1-Join@@Sign[1~Max~#-#]&[#*Tr/@#]&@*Split

Works on lists of 0 and 1. I thought I had done pretty well until I looked at the other answers!


Explanation for 46 character version; I shall update when I cannot improve it further.

An explanation of this code was requested.
A non-code-golf equivalent (using version 10 operator forms) is:

RightComposition[
  Split,
  Map[# Tr@# &],
  # - Max[1, #] &,
  UnitStep,
  Apply[Join]
]

This means a function made up of five steps (sub-functions) applied in order from top to bottom.

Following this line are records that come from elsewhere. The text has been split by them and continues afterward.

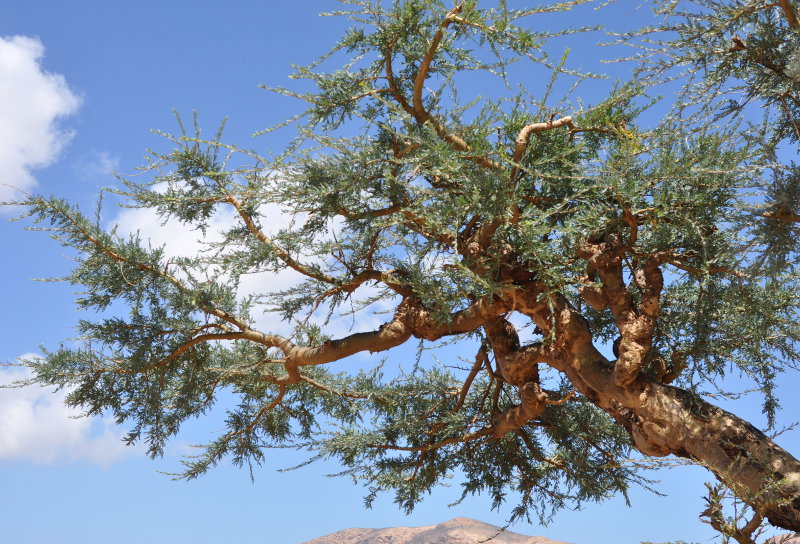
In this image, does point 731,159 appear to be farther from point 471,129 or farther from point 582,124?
point 471,129

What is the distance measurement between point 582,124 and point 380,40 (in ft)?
5.35

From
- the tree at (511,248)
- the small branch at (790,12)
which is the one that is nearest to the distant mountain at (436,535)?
the tree at (511,248)

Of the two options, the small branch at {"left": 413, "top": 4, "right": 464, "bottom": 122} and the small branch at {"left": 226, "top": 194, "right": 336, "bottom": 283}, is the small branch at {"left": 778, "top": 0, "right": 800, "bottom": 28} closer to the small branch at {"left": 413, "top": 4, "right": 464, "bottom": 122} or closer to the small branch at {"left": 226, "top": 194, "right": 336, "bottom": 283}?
the small branch at {"left": 413, "top": 4, "right": 464, "bottom": 122}

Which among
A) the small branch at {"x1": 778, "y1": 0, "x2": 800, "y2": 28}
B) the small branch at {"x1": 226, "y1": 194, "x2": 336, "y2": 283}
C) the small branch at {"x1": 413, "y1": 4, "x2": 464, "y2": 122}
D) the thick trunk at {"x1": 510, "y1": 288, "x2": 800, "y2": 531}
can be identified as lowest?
the thick trunk at {"x1": 510, "y1": 288, "x2": 800, "y2": 531}

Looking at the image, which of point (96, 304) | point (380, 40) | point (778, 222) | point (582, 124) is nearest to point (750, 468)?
point (778, 222)

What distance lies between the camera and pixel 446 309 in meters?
4.84

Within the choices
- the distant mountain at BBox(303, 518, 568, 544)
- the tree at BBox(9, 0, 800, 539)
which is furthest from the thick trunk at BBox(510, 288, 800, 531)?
the distant mountain at BBox(303, 518, 568, 544)

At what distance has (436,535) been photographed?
1434 centimetres

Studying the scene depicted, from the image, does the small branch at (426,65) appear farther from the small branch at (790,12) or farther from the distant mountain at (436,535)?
the distant mountain at (436,535)

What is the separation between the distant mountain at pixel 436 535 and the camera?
14.0 m

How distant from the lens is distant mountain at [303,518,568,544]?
1395cm

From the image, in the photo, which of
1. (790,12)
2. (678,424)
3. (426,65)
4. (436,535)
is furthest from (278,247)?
(436,535)

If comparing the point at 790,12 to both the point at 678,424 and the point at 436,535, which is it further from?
the point at 436,535

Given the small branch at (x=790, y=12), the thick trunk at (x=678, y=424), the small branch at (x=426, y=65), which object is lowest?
the thick trunk at (x=678, y=424)
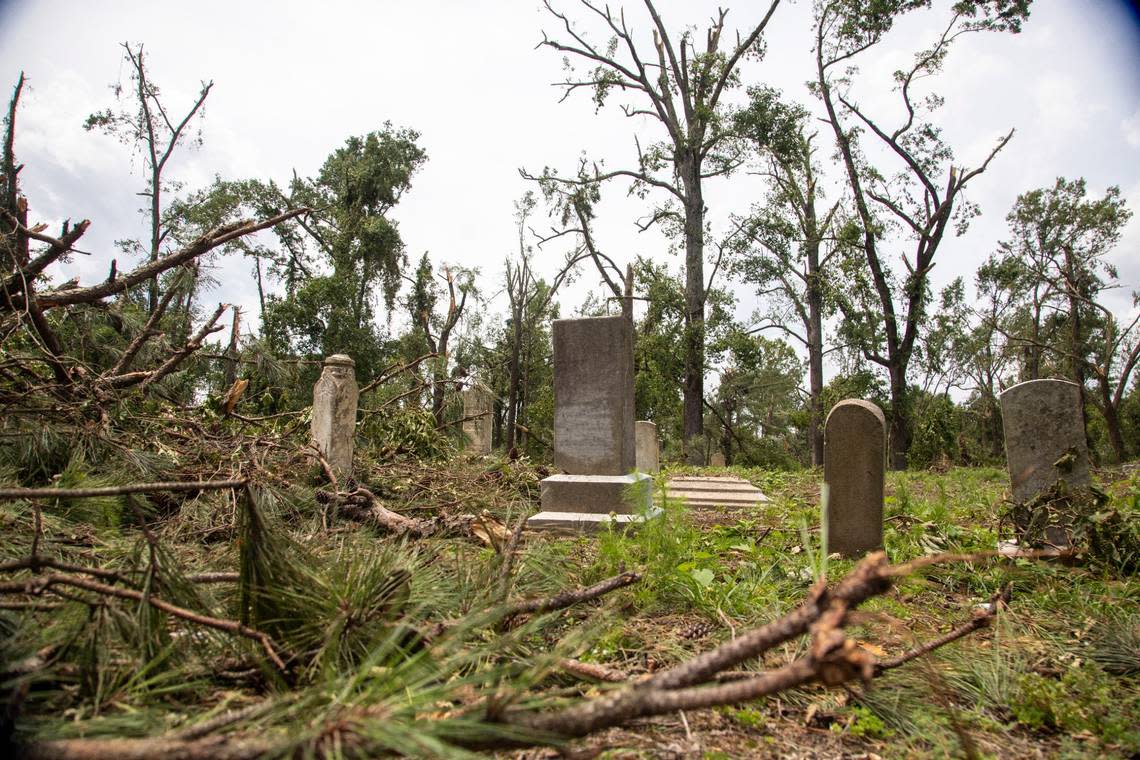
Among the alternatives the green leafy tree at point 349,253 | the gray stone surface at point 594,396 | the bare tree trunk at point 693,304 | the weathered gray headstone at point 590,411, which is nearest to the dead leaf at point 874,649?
the weathered gray headstone at point 590,411

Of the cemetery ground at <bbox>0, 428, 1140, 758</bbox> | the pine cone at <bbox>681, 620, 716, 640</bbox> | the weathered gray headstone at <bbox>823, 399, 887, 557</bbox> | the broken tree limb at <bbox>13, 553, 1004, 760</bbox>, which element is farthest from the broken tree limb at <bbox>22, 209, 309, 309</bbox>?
the weathered gray headstone at <bbox>823, 399, 887, 557</bbox>

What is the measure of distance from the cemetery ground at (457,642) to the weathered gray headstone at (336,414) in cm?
177

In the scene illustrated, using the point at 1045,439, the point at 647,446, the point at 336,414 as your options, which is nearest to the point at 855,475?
the point at 1045,439

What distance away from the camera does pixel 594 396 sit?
19.6ft

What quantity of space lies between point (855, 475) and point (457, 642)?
4026 mm

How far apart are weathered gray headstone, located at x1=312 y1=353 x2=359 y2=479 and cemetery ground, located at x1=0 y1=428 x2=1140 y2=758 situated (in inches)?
69.5

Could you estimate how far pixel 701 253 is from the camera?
60.1 ft

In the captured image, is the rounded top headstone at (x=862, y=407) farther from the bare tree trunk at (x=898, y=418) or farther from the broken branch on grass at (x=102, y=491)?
the bare tree trunk at (x=898, y=418)

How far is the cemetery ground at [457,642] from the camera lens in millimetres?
1028

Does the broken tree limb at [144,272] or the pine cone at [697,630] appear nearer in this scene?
the pine cone at [697,630]

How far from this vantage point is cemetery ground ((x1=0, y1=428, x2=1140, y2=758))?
103cm

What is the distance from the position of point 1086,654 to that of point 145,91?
85.9 feet

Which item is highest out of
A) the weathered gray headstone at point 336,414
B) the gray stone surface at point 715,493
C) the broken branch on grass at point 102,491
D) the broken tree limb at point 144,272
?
the broken tree limb at point 144,272

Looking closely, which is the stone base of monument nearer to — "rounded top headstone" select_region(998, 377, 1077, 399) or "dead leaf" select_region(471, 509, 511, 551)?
"dead leaf" select_region(471, 509, 511, 551)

  • Split: break up into runs of identical elements: {1,1,0,1,1,0,1} ↦ {{1,1}, {0}, {1,1}, {0,0}}

  • Map[# Tr@# &]: For each sub-list (Map) multiply it (#) by its sum (vector trace, Tr): {1,1} ↦ {2, 2}

  • # - Max[1, #] & subtract from every element the maximum value appearing anywhere in the list of lists, or one, whichever is higher. (The one handles the case of all zeros.)

  • UnitStep: equal to 0 for x < 0 and 1 for x >= 0, applied to every element.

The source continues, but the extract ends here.